Update the rows below so that every "Can you pick from" becomes "Can you choose from", keeping everything else the same.

Rows from a data collection
# # # # # # #

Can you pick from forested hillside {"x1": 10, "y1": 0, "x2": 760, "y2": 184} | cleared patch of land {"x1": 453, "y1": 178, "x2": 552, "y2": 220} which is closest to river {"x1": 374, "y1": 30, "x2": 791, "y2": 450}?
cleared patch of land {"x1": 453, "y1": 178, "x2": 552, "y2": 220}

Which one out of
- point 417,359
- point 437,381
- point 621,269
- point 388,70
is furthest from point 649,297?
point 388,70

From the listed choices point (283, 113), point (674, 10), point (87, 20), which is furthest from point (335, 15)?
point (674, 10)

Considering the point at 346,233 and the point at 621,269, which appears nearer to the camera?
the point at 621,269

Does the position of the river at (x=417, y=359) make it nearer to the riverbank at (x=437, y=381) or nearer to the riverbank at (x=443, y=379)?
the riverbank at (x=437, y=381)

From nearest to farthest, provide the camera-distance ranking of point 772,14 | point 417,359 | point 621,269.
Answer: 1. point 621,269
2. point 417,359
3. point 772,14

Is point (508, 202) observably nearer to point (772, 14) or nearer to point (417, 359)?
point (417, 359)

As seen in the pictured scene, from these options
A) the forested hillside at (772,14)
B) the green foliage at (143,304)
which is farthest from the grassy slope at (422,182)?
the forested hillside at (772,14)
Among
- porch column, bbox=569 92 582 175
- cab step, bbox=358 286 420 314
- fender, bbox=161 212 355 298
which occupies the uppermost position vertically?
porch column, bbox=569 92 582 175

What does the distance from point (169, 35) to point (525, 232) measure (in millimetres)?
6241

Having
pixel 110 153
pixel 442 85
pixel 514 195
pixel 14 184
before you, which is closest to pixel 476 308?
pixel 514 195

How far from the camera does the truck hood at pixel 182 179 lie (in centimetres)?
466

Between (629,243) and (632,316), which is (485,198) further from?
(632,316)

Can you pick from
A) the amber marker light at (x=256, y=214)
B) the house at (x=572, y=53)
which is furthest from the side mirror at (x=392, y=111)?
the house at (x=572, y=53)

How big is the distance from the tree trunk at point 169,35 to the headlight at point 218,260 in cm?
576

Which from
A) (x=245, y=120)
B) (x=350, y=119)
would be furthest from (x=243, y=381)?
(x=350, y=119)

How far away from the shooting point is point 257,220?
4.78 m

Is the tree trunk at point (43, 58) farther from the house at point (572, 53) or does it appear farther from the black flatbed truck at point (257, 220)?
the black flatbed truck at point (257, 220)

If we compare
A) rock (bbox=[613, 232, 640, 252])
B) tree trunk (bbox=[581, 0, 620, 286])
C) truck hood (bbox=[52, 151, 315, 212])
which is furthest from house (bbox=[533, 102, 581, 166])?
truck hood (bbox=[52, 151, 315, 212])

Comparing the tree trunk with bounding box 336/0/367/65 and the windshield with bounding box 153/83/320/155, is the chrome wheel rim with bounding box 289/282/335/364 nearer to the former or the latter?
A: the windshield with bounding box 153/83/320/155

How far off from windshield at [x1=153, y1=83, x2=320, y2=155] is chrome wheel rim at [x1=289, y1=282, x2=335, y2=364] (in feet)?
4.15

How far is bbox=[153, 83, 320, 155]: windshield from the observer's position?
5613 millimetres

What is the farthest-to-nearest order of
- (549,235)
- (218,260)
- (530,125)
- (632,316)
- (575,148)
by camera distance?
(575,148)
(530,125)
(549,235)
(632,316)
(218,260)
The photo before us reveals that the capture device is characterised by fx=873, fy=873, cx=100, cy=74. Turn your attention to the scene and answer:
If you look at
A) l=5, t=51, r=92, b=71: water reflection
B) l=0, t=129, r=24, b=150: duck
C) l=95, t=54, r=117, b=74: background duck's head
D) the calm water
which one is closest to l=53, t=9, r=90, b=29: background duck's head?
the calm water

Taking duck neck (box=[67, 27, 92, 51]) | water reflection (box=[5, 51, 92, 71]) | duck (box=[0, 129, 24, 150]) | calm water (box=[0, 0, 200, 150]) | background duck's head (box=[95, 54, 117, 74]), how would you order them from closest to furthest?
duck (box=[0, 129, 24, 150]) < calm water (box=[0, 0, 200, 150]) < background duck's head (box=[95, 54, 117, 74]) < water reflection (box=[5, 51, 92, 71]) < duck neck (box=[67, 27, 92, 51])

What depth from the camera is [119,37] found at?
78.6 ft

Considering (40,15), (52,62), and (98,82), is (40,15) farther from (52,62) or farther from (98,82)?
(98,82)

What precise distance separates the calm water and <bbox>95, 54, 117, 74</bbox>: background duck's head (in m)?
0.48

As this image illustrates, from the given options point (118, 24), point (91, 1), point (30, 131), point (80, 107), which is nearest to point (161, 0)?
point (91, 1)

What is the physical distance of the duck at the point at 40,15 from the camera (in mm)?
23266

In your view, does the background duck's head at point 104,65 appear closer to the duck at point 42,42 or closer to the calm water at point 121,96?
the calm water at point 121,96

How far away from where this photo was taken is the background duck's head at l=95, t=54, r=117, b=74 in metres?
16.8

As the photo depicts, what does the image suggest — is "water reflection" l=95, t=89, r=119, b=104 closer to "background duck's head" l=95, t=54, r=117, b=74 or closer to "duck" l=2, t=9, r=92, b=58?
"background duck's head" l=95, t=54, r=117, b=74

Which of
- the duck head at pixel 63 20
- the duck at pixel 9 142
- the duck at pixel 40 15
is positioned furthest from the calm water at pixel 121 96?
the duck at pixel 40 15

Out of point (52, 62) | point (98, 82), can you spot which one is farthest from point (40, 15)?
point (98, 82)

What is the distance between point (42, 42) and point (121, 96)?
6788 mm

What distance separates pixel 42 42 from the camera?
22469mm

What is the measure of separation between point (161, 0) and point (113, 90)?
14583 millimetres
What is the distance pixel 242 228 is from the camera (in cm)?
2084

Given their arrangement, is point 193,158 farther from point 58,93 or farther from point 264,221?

# # # # # # #

> **Output for this exercise**:
Can you choose from forested hillside {"x1": 10, "y1": 0, "x2": 760, "y2": 184} | cleared patch of land {"x1": 453, "y1": 178, "x2": 552, "y2": 220} which is closest to river {"x1": 374, "y1": 30, "x2": 791, "y2": 450}?
cleared patch of land {"x1": 453, "y1": 178, "x2": 552, "y2": 220}

Which one out of
- point 417,359
- point 437,381
- point 621,269
- point 388,70
is furthest from point 649,297?
point 388,70

From the listed choices point (283, 113), point (674, 10), point (87, 20), which is furthest from point (335, 15)?
point (674, 10)

Considering the point at 346,233 and the point at 621,269, which appears nearer to the camera?
the point at 621,269

Does the position of the river at (x=417, y=359) make it nearer to the riverbank at (x=437, y=381) or nearer to the riverbank at (x=443, y=379)?
the riverbank at (x=437, y=381)

From nearest to farthest, provide the camera-distance ranking of point 772,14 | point 417,359 | point 621,269.
Answer: 1. point 621,269
2. point 417,359
3. point 772,14

Is point (508, 202) observably nearer to point (772, 14) or nearer to point (417, 359)?
point (417, 359)

As seen in the pictured scene, from these options
A) the forested hillside at (772,14)
B) the green foliage at (143,304)
which is farthest from the grassy slope at (422,182)?
the forested hillside at (772,14)
Among
- porch column, bbox=569 92 582 175
- cab step, bbox=358 286 420 314
- fender, bbox=161 212 355 298
which occupies the uppermost position vertically?
porch column, bbox=569 92 582 175

What does the distance from point (169, 35) to point (525, 232) measure (in millimetres)?
6241

Having
pixel 110 153
pixel 442 85
pixel 514 195
pixel 14 184
before you, which is closest to pixel 476 308?
pixel 514 195

How far from the camera does the truck hood at pixel 182 179 lie (in centimetres)?
466

Between (629,243) and (632,316), which is (485,198) further from?
(632,316)

Can you choose from
A) the amber marker light at (x=256, y=214)
B) the house at (x=572, y=53)
which is furthest from the side mirror at (x=392, y=111)?
the house at (x=572, y=53)

How big is the distance from the tree trunk at point 169,35 to the headlight at point 218,260 in cm?
576

Which from
A) (x=245, y=120)
B) (x=350, y=119)
would be furthest from (x=243, y=381)?
(x=350, y=119)

How far away from the shooting point is point 257,220?
4.78 m

Is the tree trunk at point (43, 58) farther from the house at point (572, 53) or does it appear farther from the black flatbed truck at point (257, 220)?
the black flatbed truck at point (257, 220)

If we compare
A) rock (bbox=[613, 232, 640, 252])
B) tree trunk (bbox=[581, 0, 620, 286])
C) truck hood (bbox=[52, 151, 315, 212])
which is furthest from house (bbox=[533, 102, 581, 166])?
truck hood (bbox=[52, 151, 315, 212])

Comparing the tree trunk with bounding box 336/0/367/65 and the windshield with bounding box 153/83/320/155, is the chrome wheel rim with bounding box 289/282/335/364 nearer to the former or the latter?
A: the windshield with bounding box 153/83/320/155

How far off from windshield at [x1=153, y1=83, x2=320, y2=155] is chrome wheel rim at [x1=289, y1=282, x2=335, y2=364] (in feet)?
4.15

How far is bbox=[153, 83, 320, 155]: windshield from the observer's position?
5613 millimetres

What is the farthest-to-nearest order of
- (549,235)
- (218,260)
- (530,125)
- (632,316)
- (575,148)
by camera distance?
(575,148)
(530,125)
(549,235)
(632,316)
(218,260)
The photo before us reveals that the capture device is characterised by fx=873, fy=873, cx=100, cy=74. Turn your attention to the scene and answer:
If you look at
A) l=5, t=51, r=92, b=71: water reflection
B) l=0, t=129, r=24, b=150: duck
C) l=95, t=54, r=117, b=74: background duck's head
D) the calm water
which one is closest to l=53, t=9, r=90, b=29: background duck's head?
the calm water

Taking duck neck (box=[67, 27, 92, 51]) | water reflection (box=[5, 51, 92, 71]) | duck (box=[0, 129, 24, 150]) | calm water (box=[0, 0, 200, 150]) | background duck's head (box=[95, 54, 117, 74]), how would you order them from closest to furthest?
duck (box=[0, 129, 24, 150]) < calm water (box=[0, 0, 200, 150]) < background duck's head (box=[95, 54, 117, 74]) < water reflection (box=[5, 51, 92, 71]) < duck neck (box=[67, 27, 92, 51])

What depth from the camera is [119,37] found at?
78.6 ft

Considering (40,15), (52,62), and (98,82), is (40,15) farther from (52,62) or farther from (98,82)?
(98,82)

What precise distance separates the calm water and <bbox>95, 54, 117, 74</bbox>: background duck's head (in m)?
0.48

As this image illustrates, from the given options point (118, 24), point (91, 1), point (30, 131), point (80, 107), which is nearest to point (161, 0)?
point (91, 1)

What is the physical distance of the duck at the point at 40,15 from the camera (in mm)?
23266

In your view, does the background duck's head at point 104,65 appear closer to the duck at point 42,42 or closer to the calm water at point 121,96?
the calm water at point 121,96

How far away from where this photo was taken is the background duck's head at l=95, t=54, r=117, b=74 in metres?
16.8

As the photo depicts, what does the image suggest — is "water reflection" l=95, t=89, r=119, b=104 closer to "background duck's head" l=95, t=54, r=117, b=74 or closer to "duck" l=2, t=9, r=92, b=58?
"background duck's head" l=95, t=54, r=117, b=74

Which of
- the duck head at pixel 63 20
- the duck at pixel 9 142
- the duck at pixel 40 15
is positioned furthest from the calm water at pixel 121 96?
the duck at pixel 40 15

Out of point (52, 62) | point (98, 82), can you spot which one is farthest from point (40, 15)?
point (98, 82)

What is the distance between point (42, 42) and point (121, 96)?
6788 mm

What distance separates pixel 42 42 from the camera?
22469mm

What is the measure of separation between point (161, 0) and point (113, 90)?
14583 millimetres
What is the distance pixel 242 228 is from the camera (in cm)?
2084

Given their arrangement, is point 193,158 farther from point 58,93 or farther from point 264,221?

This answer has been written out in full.